**EXTRACT TO READ**:
_ _ _ _ _

It’s possible that the Pipe now contains all of the available data and the PipeWriter is completed. In this case, all of the remaining bytes will exist in the ReadResult buffer. When that is the case, the ReadResult.IsCompleted property will be true. Our method accepts this as an argument so we can handle this special case.

Since the last item in our data will not include a comma delimiter after it, we need to handle the data a little differently. Our position in the sequence will be at the start of the item, so we can assume that the remaining bytes represent the whole item. We have a separate private method to handle this remaining data, called ‘ReadLastItem’. We pass the current sequence to this method, slicing it from the current position to ensure we are only passing the remaining, unprocessed bytes.

A a high level, this method copies the remaining bytes from the sequence into a temporary buffer which can then be used to get the string representation of those bytes. The ‘ReadLastItem’ method achieves this using two potential approaches.

_ _ _ _ _

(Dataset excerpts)
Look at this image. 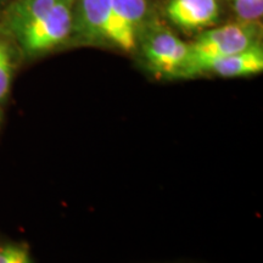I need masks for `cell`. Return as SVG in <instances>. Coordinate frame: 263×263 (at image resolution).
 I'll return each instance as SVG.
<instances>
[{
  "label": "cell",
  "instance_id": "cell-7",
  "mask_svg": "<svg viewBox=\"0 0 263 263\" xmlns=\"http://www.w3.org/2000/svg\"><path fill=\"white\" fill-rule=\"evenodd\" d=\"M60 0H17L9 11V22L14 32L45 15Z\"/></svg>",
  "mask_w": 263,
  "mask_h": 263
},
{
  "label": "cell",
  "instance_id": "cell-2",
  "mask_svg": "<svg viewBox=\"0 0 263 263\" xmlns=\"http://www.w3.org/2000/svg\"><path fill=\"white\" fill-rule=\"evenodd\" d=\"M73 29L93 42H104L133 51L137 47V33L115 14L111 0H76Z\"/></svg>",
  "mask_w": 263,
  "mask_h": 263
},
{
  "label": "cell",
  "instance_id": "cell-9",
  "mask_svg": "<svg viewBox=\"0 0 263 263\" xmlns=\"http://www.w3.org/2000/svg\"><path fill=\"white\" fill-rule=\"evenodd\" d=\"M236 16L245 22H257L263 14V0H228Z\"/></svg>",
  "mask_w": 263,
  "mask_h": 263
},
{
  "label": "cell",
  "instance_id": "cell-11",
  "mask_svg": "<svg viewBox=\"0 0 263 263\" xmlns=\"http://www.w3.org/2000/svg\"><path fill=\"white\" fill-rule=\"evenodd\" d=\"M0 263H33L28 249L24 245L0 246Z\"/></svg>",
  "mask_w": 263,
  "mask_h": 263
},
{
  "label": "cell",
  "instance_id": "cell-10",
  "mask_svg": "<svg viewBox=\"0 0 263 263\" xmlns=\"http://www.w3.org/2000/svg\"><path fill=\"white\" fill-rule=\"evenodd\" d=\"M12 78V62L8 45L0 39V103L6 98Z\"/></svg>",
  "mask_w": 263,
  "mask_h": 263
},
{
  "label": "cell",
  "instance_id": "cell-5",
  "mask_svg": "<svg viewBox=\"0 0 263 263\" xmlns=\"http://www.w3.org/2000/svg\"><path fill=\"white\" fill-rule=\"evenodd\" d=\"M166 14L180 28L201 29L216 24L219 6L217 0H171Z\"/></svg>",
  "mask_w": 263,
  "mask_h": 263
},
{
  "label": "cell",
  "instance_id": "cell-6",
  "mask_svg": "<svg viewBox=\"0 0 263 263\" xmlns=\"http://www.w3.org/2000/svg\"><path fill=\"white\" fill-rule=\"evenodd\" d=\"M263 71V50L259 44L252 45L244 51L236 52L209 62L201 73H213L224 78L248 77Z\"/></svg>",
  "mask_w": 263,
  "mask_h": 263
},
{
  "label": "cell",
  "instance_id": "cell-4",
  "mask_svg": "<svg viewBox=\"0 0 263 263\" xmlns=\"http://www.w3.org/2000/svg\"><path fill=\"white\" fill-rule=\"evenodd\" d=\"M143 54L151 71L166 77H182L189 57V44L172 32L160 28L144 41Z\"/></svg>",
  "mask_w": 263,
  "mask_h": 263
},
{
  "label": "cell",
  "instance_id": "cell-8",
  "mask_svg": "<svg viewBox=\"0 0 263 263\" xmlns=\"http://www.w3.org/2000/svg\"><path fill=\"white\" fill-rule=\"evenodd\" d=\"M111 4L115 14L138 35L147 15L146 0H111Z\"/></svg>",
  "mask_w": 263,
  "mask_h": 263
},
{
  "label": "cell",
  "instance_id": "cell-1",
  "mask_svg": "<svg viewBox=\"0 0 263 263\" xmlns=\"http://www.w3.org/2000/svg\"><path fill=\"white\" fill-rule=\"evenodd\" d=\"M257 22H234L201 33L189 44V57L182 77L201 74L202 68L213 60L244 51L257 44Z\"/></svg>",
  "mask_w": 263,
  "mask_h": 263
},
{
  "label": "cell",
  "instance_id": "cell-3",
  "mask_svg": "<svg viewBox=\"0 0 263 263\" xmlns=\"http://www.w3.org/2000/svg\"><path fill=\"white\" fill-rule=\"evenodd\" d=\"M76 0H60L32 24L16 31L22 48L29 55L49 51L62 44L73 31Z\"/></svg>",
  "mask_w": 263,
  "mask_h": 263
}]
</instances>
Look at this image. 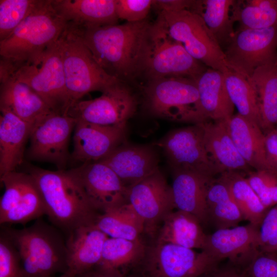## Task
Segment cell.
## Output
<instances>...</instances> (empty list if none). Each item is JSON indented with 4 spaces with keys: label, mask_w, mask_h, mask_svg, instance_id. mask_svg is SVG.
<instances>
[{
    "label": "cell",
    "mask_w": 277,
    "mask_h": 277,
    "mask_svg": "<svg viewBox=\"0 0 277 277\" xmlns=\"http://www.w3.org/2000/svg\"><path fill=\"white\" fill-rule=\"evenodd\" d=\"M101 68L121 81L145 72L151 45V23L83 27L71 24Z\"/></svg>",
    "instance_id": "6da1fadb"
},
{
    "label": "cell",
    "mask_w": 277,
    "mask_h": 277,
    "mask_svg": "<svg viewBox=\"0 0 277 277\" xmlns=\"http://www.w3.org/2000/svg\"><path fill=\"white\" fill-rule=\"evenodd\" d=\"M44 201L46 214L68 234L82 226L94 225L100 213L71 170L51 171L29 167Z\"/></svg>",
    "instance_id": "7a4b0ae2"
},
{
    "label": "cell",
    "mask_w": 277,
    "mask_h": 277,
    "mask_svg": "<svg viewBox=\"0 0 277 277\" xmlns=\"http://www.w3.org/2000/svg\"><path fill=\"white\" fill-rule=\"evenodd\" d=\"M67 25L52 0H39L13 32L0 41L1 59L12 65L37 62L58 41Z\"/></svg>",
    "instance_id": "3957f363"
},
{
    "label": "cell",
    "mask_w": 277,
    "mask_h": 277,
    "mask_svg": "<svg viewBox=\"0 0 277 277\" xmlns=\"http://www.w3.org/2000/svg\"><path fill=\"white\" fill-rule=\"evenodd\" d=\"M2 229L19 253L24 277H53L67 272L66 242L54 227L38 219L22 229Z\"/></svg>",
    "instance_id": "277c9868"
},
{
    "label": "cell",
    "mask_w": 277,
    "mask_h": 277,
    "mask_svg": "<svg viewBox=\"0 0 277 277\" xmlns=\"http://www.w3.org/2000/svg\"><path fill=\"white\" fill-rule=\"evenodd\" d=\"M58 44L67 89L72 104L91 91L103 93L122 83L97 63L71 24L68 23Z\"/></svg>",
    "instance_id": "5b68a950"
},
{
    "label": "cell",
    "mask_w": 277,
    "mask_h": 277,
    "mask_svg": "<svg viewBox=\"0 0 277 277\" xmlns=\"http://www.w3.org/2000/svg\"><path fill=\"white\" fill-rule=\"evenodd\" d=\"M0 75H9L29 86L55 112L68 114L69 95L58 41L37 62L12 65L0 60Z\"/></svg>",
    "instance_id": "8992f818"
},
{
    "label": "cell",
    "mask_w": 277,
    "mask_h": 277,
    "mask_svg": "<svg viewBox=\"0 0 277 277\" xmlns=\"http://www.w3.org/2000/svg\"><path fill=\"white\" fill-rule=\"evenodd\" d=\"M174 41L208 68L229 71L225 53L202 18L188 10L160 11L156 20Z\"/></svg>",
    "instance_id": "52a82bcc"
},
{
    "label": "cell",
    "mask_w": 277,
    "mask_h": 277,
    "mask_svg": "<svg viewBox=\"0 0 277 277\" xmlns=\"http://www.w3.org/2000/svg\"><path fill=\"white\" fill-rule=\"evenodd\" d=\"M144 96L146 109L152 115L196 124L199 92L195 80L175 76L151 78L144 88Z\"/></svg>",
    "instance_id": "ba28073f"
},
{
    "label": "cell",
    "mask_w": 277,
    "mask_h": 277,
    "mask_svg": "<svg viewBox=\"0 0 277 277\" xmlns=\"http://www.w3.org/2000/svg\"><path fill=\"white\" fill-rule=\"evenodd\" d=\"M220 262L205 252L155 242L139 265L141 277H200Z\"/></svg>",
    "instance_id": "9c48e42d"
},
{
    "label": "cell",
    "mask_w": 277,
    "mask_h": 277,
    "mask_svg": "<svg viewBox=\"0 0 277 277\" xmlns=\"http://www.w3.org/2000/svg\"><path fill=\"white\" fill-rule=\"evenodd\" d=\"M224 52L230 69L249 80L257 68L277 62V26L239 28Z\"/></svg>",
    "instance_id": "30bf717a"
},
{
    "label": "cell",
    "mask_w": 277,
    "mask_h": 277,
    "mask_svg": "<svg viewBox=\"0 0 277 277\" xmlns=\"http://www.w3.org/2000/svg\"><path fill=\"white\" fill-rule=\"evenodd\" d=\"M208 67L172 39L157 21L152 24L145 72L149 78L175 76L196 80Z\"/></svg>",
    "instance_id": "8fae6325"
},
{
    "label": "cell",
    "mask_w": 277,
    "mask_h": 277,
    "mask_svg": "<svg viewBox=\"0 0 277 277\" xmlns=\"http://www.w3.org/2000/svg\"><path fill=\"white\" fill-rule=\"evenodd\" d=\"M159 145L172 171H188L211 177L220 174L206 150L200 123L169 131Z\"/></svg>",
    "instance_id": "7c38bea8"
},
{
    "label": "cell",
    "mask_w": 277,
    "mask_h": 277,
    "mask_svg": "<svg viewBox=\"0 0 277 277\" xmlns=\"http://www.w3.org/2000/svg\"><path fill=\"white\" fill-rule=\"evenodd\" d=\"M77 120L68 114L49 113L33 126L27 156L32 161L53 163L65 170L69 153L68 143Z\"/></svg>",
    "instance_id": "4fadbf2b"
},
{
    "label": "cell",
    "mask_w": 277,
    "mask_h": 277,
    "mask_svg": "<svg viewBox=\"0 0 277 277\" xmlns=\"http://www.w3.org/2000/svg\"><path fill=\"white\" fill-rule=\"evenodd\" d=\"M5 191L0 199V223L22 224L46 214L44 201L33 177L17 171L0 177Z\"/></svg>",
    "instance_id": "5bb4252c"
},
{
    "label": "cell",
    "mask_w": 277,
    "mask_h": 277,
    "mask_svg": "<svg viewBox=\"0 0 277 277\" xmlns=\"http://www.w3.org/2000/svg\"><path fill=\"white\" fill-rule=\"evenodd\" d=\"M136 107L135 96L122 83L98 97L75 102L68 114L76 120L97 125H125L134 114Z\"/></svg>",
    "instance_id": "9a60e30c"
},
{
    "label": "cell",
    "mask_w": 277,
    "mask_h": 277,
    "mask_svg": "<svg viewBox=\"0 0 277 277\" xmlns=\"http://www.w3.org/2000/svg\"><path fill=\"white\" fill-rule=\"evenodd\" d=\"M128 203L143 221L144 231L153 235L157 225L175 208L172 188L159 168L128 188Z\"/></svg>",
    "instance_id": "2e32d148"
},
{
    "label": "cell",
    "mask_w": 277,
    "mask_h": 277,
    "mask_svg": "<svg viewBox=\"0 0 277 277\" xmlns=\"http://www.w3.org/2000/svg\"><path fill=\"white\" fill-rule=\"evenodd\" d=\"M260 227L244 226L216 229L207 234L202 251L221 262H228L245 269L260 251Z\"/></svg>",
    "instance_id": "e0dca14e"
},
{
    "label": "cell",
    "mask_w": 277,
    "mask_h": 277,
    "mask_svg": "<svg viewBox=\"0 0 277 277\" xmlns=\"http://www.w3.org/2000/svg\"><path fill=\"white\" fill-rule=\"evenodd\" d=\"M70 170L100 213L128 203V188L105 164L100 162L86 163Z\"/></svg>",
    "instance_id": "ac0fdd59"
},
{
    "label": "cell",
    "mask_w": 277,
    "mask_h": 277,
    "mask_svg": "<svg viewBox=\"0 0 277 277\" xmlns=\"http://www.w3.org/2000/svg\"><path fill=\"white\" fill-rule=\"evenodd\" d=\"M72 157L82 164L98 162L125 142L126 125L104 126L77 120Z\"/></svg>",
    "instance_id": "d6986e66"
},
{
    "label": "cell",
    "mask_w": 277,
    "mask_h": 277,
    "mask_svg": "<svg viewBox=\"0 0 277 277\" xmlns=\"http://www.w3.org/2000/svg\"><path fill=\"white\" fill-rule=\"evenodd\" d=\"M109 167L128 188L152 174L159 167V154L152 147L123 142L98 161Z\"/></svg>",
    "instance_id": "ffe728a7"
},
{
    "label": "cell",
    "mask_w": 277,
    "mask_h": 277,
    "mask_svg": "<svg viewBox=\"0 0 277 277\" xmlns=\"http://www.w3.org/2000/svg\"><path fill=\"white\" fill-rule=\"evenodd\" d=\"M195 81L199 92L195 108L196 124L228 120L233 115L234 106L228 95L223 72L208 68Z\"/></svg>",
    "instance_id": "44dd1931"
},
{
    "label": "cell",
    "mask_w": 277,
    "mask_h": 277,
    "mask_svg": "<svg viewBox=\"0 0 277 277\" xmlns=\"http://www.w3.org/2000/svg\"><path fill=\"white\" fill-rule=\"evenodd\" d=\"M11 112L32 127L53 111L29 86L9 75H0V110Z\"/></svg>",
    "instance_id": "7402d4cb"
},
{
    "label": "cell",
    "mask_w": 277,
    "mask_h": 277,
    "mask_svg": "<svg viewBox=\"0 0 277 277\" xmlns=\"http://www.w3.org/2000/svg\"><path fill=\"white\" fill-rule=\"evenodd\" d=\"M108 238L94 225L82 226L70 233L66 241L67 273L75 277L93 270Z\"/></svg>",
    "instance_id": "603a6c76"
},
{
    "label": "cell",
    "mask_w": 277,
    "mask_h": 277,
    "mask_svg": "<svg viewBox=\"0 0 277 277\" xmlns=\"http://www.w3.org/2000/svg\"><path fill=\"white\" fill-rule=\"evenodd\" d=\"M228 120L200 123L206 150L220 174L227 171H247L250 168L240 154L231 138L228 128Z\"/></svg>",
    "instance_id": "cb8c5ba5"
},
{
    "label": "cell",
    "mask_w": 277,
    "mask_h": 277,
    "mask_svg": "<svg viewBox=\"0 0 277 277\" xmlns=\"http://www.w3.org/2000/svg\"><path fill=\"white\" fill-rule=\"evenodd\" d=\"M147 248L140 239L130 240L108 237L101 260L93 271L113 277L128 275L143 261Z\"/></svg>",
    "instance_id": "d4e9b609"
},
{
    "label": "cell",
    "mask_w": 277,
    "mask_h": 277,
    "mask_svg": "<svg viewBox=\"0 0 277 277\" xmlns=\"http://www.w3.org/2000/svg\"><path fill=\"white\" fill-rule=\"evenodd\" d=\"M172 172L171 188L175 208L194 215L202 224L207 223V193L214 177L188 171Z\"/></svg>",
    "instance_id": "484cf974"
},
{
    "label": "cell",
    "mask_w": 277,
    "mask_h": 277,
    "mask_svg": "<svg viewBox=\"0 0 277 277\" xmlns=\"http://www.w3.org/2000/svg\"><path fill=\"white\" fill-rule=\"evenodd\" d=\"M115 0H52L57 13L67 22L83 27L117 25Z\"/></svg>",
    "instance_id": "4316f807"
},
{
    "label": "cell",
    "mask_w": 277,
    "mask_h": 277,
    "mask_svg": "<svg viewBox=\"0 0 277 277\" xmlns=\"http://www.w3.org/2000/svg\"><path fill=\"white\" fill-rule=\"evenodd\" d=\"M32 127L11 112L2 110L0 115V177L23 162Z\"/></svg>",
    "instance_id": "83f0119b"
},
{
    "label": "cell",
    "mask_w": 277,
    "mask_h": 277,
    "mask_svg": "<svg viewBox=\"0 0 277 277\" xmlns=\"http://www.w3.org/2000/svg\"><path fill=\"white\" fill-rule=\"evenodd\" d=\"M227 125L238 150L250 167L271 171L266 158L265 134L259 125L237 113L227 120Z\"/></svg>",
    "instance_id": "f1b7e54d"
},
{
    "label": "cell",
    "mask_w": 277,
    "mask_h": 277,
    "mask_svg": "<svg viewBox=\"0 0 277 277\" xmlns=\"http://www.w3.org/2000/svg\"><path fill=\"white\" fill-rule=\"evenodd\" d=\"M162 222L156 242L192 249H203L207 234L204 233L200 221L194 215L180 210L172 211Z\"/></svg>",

_ _ _ _ _

**WHAT YOU WILL DO**:
a: Return, word for word, the part of the passage on reading data from a Pipe starting with "Since the last" and going on through "two potential approaches.".
b: Take the passage on reading data from a Pipe further, picking up right after its final sentence.

**RESPONSES BY TASK**:
a:
Since the last item in our data will not include a comma delimiter after it, we need to handle the data a little differently. Our position in the sequence will be at the start of the item, so we can assume that the remaining bytes represent the whole item. We have a separate private method to handle this remaining data, called ‘ReadLastItem’. We pass the current sequence to this method, slicing it from the current position to ensure we are only passing the remaining, unprocessed bytes.

A a high level, this method copies the remaining bytes from the sequence into a temporary buffer which can then be used to get the string representation of those bytes. The ‘ReadLastItem’ method achieves this using two potential approaches.

b:
The expected case is that we avoid any heap allocations by using a temporary buffer for the bytes which is created on the stack. This is possible, thanks to Span which supports referencing stack memory in a safe way. Since working on the stack has some risks around reaching the stack memory limit, we ensure that the length of the remaining bytes is less than our safe limit of 128. With our sample data, we know this to be true, but we should never assume that something won’t change, especially in a real-world case when retrieving this data from an external endpoint.

The second flow which occurs only if the length of the data is beyond our stack safe limit. It uses the ArrayPool to get a temporary byte buffer. This also avoids allocations since we’re using a pool of re-usable arrays. It’s slightly less performant than the stack approach but still pretty efficient overall. We rent an array which will have a capacity at least as large as the length of the bytes we have in the sequence. Be aware that the array is likely to be larger than we require.

In both cases, we can copy the bytes from the sequence using the CopyTo method into the temporary buffer. We then use the Encoding.UTF8.GetString method to convert the bytes to a string representation. In the case of the ArrayPool code path, we must ensure we slice our array to the correct length since the ArrayPool has likely returned us an array longer than our data. We don’t want to try and convert bytes beyond those that we’ve copied in.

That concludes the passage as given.